Her attitude is undaunted, however.
“My goal when I volunteer is to help the community and mankind in some small way,” she said.
After having read over Amos-Goodwin’s nomination packet, Moore said that she was amazed that one woman could accomplish all of these wonderful things.
“I believe that when we do for the least of our brothers we are never alone, for God’s unconditional love and support carries us through to completion and empowers us to continue his work here on earth,” Moore said.
It is this godly empowerment that has allowed Amos-Goodwin to make huge strides in assisting organizations that help children. Toward that goal she has chaired efforts that the Knights of Peter Claver have made for children and helped raise scholarship money for the United Negro College Fund.
She also organized a baby shower for 12 single mothers ages 18 and older that provided them with necessities from diapers to cribs and car seats.
“I contacted the proper agencies to get these young women what they needed during this difficult time. I tend to volunteer for committees geared toward aiding children,” she said.
Though not a mother herself, she nurtures those most in need.
“No wonder I don’t get any sleep,” she said. “When I think about all I do, it sounds so tiring. But you can miss a few hours of sleep, maybe give up a few weekends of rest to serve. We must all be cognizant of the needs of our community.”
Amos-Goodwin attributes her commitment to giving to her mother’s example. She used to serve on the Charleston County Council.
“She just expected me to do volunteer work,” Amos-Goodwin said. “I saw what had to be done and knew that I just didn’t have a choice.”
Neither did she have a choice about receiving some well-deserved notice from the SCCCW.
“Winning this award made me think maybe what I am doing is the right thing, but I don’t do this for accolades,” she said. “I learned early on that giving is fulfilling. If people are out there helping and aren’t fulfilled, they’ve chosen the wrong way to help.”
In addition to all of her community work Amos-Goodwin has a full-time job. She works for the Office of Cultural Affairs as the coordinator for the annual MOJA arts festival held each fall.
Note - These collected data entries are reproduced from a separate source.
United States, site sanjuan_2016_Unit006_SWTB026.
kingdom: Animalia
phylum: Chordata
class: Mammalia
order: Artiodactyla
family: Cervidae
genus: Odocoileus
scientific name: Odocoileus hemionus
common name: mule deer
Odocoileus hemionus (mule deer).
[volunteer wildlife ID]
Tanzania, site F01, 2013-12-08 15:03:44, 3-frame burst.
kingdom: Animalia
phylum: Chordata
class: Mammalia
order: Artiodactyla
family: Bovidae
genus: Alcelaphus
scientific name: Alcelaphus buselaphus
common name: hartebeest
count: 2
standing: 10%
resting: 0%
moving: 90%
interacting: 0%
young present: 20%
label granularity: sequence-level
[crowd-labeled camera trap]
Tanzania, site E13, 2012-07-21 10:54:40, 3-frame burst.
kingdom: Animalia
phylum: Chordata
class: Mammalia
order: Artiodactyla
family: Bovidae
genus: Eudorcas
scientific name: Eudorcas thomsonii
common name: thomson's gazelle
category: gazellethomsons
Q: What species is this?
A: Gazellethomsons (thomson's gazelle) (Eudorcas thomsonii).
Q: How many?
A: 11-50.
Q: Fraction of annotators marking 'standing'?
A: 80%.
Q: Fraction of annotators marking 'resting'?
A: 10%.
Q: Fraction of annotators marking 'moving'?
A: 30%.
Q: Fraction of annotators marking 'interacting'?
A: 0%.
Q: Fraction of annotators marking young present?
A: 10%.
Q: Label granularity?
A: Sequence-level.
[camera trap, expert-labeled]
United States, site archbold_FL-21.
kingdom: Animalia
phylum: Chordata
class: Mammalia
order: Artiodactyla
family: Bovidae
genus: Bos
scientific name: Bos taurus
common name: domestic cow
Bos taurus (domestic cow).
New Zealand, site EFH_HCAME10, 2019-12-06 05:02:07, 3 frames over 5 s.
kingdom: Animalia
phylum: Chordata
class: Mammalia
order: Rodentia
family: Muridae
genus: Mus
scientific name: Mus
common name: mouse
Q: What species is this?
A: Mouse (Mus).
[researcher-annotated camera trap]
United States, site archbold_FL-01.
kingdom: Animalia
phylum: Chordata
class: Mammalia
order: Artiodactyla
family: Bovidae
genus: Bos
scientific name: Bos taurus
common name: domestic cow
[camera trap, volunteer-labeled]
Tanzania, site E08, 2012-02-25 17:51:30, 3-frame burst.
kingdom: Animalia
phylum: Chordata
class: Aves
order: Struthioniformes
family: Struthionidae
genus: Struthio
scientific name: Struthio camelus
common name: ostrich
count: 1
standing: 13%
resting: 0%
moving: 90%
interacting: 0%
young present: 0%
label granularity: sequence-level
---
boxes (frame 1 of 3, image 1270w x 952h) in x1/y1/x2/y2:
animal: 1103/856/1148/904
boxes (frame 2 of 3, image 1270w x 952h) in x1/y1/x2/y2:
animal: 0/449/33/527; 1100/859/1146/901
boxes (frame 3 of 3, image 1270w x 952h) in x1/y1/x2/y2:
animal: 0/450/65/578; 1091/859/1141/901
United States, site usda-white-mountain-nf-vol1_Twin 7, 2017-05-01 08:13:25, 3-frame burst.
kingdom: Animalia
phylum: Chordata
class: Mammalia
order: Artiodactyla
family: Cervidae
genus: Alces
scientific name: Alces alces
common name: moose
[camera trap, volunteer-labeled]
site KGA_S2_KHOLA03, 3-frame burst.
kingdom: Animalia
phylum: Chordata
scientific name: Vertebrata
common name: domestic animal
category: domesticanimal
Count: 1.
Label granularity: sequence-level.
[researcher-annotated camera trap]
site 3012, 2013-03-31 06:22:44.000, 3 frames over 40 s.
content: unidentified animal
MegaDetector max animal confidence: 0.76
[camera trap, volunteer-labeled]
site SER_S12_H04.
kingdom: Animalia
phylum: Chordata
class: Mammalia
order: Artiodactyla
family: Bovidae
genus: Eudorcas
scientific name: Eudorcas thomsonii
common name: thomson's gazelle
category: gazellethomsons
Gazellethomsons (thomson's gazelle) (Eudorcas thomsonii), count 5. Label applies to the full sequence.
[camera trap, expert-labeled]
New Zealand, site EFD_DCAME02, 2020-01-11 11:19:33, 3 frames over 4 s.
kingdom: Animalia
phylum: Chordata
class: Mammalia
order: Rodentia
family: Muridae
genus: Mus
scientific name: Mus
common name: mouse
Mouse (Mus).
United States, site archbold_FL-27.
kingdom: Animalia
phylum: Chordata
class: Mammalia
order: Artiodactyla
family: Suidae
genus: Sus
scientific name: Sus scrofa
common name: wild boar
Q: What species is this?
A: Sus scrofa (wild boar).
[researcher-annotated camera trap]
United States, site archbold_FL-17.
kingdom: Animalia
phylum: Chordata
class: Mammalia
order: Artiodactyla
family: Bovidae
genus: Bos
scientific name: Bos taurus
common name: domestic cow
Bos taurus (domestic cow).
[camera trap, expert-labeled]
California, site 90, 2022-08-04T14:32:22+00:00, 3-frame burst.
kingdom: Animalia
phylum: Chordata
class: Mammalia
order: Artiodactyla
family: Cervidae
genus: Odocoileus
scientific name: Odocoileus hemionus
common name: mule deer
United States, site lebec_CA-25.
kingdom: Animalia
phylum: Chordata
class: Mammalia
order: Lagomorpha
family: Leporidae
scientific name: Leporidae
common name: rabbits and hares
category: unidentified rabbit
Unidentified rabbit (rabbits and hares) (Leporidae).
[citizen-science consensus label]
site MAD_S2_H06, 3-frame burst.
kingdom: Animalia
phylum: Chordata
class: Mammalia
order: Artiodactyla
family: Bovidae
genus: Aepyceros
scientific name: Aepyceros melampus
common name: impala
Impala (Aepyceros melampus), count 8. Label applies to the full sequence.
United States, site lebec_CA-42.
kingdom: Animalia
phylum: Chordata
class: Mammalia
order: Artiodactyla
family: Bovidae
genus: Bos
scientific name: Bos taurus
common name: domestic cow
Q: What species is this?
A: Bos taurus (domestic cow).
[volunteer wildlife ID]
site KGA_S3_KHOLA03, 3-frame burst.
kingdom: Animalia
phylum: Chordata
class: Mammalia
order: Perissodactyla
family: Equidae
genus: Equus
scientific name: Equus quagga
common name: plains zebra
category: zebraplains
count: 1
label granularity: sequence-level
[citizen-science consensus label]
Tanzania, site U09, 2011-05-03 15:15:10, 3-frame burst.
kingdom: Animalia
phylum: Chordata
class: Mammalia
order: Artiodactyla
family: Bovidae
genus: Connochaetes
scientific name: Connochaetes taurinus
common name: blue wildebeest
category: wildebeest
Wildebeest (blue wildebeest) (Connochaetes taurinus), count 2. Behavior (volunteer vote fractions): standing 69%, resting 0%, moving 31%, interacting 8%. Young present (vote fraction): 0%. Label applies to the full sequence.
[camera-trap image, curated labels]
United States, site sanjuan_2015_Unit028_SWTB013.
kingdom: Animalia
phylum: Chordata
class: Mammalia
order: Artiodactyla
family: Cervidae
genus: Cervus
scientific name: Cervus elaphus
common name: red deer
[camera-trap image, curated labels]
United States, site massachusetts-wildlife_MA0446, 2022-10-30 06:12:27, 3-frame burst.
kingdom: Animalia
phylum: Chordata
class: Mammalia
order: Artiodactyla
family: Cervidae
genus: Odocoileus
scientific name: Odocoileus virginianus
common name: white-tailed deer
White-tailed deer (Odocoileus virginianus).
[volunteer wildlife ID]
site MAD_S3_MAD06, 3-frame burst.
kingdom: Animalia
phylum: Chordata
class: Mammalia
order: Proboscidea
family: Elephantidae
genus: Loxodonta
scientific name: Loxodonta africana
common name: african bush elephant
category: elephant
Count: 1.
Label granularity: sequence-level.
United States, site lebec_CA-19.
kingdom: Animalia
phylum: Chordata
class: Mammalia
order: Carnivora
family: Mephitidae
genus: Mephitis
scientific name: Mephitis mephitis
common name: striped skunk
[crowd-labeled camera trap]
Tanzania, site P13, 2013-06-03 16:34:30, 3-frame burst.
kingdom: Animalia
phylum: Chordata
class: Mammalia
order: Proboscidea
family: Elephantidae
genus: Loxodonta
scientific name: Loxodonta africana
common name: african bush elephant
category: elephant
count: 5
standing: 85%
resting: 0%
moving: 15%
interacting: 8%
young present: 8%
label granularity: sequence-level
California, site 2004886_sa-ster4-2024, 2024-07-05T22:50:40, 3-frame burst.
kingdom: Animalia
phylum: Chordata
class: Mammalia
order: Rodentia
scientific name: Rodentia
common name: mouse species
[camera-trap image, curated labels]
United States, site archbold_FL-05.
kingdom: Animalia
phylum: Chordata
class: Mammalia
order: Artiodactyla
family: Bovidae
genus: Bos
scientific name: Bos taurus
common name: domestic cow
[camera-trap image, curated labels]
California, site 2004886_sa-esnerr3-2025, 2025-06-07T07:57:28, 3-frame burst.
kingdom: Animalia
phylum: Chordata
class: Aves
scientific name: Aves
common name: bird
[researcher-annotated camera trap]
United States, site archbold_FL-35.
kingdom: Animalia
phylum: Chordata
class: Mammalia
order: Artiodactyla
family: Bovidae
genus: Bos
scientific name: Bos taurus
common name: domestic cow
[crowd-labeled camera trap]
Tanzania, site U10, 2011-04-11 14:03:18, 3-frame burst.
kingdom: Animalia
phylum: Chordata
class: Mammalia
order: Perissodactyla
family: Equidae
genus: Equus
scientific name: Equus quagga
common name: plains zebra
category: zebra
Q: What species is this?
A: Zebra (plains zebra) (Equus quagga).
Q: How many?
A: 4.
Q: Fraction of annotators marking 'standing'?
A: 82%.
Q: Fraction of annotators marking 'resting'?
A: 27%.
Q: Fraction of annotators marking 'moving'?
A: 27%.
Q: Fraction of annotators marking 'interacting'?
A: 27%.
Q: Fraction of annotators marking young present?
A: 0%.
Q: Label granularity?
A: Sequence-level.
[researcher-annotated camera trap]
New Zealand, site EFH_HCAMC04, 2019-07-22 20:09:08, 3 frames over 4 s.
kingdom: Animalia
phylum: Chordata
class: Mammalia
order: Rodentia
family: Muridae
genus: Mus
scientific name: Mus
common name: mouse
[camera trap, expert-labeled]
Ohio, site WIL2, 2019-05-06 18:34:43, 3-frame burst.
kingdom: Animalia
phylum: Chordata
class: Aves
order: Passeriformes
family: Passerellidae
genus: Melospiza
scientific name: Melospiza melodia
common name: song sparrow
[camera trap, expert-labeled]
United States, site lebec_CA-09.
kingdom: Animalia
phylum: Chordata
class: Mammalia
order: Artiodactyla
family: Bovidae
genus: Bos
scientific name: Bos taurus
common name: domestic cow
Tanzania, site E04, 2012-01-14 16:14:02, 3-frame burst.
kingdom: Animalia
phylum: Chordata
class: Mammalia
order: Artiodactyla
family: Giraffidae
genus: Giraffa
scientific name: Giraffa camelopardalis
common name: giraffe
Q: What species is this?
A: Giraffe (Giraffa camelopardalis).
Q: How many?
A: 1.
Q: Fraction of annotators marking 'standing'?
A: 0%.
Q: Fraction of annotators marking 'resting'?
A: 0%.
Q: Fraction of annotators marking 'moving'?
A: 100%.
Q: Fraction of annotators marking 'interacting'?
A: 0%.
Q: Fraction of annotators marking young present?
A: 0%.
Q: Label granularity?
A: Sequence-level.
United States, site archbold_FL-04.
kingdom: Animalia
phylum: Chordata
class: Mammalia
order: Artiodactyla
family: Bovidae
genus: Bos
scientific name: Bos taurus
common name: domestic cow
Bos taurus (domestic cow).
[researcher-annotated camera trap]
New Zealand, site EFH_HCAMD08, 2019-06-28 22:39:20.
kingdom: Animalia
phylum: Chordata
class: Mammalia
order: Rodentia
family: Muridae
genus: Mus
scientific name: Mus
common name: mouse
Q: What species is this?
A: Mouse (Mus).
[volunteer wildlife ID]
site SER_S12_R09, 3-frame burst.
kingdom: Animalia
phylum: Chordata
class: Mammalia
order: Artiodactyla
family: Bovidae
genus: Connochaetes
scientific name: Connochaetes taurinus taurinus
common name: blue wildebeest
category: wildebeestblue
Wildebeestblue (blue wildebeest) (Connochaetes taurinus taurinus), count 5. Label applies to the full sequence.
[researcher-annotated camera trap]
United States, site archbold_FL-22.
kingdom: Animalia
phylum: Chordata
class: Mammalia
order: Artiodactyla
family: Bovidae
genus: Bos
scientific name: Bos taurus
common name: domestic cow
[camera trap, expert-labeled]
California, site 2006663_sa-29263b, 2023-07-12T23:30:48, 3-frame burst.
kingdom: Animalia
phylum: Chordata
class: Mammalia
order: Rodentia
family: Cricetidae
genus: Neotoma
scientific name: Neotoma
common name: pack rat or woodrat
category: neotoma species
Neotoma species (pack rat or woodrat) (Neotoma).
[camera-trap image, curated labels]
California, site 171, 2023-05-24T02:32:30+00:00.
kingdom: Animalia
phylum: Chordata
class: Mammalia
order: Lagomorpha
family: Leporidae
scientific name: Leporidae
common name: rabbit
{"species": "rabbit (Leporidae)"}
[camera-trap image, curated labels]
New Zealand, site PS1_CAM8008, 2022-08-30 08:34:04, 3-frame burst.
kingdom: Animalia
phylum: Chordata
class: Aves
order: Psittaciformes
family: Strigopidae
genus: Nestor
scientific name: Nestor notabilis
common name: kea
The 10-day African-American Caribbean arts festival is a time for artists to showcase their work. The festival includes food, music, and social awareness. Amos-Goodwin doesn’t let any opportunity pass. She uses the arts festival to disperse information to make the community a better place.
Festival booths represent groups ranging from the Center for Equal Justice to renters to buyers and others, she said. “We get out the information that the community needs. I see that need and MOJA is a great platform.”
“I just have to do all that I do,” said Amos-Goodwin. “The world is filled with so many issues, problems, and concerns. If we can make a difference in our hometowns the world will be a better place.”
Moore said that Amos-Goodwin is one of those people who sees the needs of her brothers and sisters and answers the call, and that she deserves the notice she received.
“I can’t imagine anyone being more deserving,” she said.